Позвякал в баре кабинетном, побрел в кухню – обыскал холодильник.
– А коньяк не годится?
– Годится… Подожди, он из магазина или из «шопа»? Мне нужен простой народный коньяк – или вино.
Простое народное нашлось в шкафу, в кухне: румынское каберне.
– Подойдет?
– Да, Мишенька, спасибо – выпьем за тебя, чтоб скорее отпустили…
– Ну, счастливо…
– Оставь. Раньше надо было целоваться. Тебе не стыдно?
– В смысле?
– В смысле смотреть теперь Славке в глаза.

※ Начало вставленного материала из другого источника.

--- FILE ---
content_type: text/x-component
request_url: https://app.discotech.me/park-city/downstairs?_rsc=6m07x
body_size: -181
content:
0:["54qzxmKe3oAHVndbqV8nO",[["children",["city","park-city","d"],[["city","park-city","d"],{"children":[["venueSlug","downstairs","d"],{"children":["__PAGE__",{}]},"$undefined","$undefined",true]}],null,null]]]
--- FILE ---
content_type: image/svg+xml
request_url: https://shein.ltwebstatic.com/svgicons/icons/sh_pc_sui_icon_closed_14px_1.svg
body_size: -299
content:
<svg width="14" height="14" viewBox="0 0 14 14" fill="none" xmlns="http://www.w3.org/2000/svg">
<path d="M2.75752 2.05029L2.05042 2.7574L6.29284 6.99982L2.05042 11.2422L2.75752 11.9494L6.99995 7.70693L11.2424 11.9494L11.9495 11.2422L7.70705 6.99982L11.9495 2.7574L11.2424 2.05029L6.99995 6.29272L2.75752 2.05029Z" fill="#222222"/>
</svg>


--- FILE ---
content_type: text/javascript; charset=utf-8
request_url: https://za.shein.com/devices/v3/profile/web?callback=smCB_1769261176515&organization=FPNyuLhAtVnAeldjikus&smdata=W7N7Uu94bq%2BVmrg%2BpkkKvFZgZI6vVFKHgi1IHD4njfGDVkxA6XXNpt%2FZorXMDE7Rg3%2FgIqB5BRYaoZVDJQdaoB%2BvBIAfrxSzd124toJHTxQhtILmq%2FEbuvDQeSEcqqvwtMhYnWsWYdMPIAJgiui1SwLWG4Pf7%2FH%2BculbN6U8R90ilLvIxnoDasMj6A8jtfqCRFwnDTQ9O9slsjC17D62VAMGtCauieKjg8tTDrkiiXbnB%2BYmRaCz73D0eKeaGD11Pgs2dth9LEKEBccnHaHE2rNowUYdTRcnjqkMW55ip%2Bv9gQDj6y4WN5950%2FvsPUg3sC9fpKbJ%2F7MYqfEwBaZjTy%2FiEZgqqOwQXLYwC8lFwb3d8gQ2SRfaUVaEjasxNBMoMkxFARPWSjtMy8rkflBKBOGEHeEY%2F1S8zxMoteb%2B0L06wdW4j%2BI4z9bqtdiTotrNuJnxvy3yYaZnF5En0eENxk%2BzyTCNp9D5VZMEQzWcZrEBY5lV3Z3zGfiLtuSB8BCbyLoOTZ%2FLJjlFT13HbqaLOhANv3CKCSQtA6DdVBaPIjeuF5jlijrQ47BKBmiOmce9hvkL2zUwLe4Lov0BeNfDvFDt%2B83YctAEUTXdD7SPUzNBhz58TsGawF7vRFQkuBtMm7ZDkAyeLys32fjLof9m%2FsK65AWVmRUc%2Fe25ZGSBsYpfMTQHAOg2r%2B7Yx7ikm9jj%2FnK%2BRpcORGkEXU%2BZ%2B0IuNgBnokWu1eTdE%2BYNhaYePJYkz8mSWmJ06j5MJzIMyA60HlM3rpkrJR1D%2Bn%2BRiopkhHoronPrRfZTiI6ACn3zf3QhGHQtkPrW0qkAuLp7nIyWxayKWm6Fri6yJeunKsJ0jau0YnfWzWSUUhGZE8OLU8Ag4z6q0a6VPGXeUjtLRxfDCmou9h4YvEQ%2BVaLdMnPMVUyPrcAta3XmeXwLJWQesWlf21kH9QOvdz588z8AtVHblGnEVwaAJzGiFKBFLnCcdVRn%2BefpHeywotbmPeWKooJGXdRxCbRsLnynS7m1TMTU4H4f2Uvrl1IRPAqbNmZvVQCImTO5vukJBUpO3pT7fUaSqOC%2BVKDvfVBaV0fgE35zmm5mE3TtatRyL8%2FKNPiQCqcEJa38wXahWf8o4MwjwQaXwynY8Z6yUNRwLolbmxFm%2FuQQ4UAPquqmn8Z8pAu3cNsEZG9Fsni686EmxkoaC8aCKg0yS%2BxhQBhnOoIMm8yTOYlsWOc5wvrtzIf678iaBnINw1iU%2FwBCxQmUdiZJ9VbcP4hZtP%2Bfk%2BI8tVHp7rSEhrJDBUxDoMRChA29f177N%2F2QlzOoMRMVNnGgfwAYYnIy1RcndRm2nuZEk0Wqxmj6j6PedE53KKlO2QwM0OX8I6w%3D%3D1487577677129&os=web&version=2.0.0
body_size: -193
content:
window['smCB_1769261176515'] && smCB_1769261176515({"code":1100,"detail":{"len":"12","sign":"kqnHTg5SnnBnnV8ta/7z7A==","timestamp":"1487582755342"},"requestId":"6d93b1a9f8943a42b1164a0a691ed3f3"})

– А, перестань, ничего не было…
– Договорились. Не протрепись во время агитаций и консультаций, какое ты у меня белье видел.
– Подожди секунду, я тебя повезу.
– Мишенька, не надо, я не боюсь, это я со злости сказала.
– Я поеду!
– Никуда ты не поедешь – тебе же не хочется, скажи правду.
– Ты не пойдешь одна.
– Пойду. Никто меня не тронет, кому я нужна. А белье под пальто не видно.
– Ты обиделась…
– Наоборот, обрадовалась: ты похвалил мое белье… Пока!
Передачу пропустил? Нет, вполне можно послушать. Длинненький «Хитачи» с двумя динамиками – двадцать шесть сертов.
«“…в стране моего прежнего проживания я материально был очень хорошо обеспечен, имел квартиру, телевизор, машину. Но желание воссоединиться со своей землей и близкими людьми привело меня к мысли о приезде сюда.